Apple's Risky Balancing Act With the Next iPhone (macworld.com)
Long time columnist Jason Snell: As there always are at this time of year, there are lots of rumors out there about what the next iPhone will be. This year we're hearing that Apple is going to release a high-priced, next-generation phone in addition to the expected iPhone 7s and iPhone 7s Plus models. [...] By most accounts, Apple's next-generation iPhone will offer a similar design. But also, by many accounts, Apple is struggling to create that product -- and when it arrives, it may be expensive, late to ship, and supply constrained. This is one of those areas where Apple may be the victim of its own success. The iPhone is so popular a product that Apple can't include any technology or source any part if it can't be made more than 200 million times a year. If the supplier of a cutting-edge part Apple wants can only provide the company with 50 million per year, it simply can't be used in the iPhone. Apple sells too many, too fast. Contrast that to Apple's competition. On the smaller end, former Android chief Andy Rubin announced the Essential phone, but even Rubin admitted that he'd only be able to sell in thousands, not millions. Same for the RED Hydrogen One -- groundbreaking phone, hardly likely to sell in any volume. The Google Pixel looks like it's in the one million range. Apple's biggest competitor, Samsung, has to deal with a scale more similar to Apple's -- but it's still only expected to sell 50 or 60 million units of the flagship Galaxy S8.

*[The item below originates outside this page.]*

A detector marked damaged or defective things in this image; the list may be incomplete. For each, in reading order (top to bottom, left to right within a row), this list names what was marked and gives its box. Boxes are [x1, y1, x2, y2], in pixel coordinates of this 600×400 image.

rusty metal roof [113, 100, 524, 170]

If they want to make something exclusive, they have done it before and priced it accordingly. See the Apple Watches that had list prices of $10-17K. Who knows how well they actually sold, but Apple doesn't have a hard time putting a large price tag on something exclusive. I'm also intentionally omitting the diamond studded phone cases and so on sold by high end designers. Evidently there's a market for this stuff, and you have to imagine the margins on a 10K iPhone are going to be huge when it (likely) repurposes most of the guts the run of the mill models.

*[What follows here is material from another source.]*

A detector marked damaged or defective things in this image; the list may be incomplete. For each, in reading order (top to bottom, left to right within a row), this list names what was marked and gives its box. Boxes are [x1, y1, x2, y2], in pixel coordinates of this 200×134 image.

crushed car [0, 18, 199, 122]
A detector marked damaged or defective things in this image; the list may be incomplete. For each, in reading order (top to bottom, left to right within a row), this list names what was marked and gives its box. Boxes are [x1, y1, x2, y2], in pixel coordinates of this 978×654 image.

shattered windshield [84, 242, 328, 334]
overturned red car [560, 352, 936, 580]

As is well known, Intel's toughest competition ain't AMD: it's Intel's own, previous CPUs, which w/ multiple cores, is still more than adequate for anything thrown at it. Very different from the 90s where every MHz bump resulted in a major performance improvement. Same for Microsoft: Windows 7 was good enough, and people have had to be dragged kicking & screaming to 8 & 10.
Previously, I had an iPhone 5s and an iPad mini, both w/ 16GB storage. I just upgraded both over the last few months to iPhone 7 and iPad mini 4, both w/ 128GB of storage primarily b'cos I had hit the limit on those. But I don't anticipate getting even close to 128GB on these 2 new toys. While iPhone 7 gave me Apple Pay, which 5s didn't have, there is nothing missing in the iPhone 7 that I'll want in iPhone 8. If anything, the loss of the home button will be a bummer: I like the fingerprint detection way of logging in, buying things and authentication. Essentially, what stops me from buying future Apple toys is that these new ones of mine are good enough for the foreseeable future. I do see myself buying a Macbook sometime just to avoid getting into an annual Windows subscription.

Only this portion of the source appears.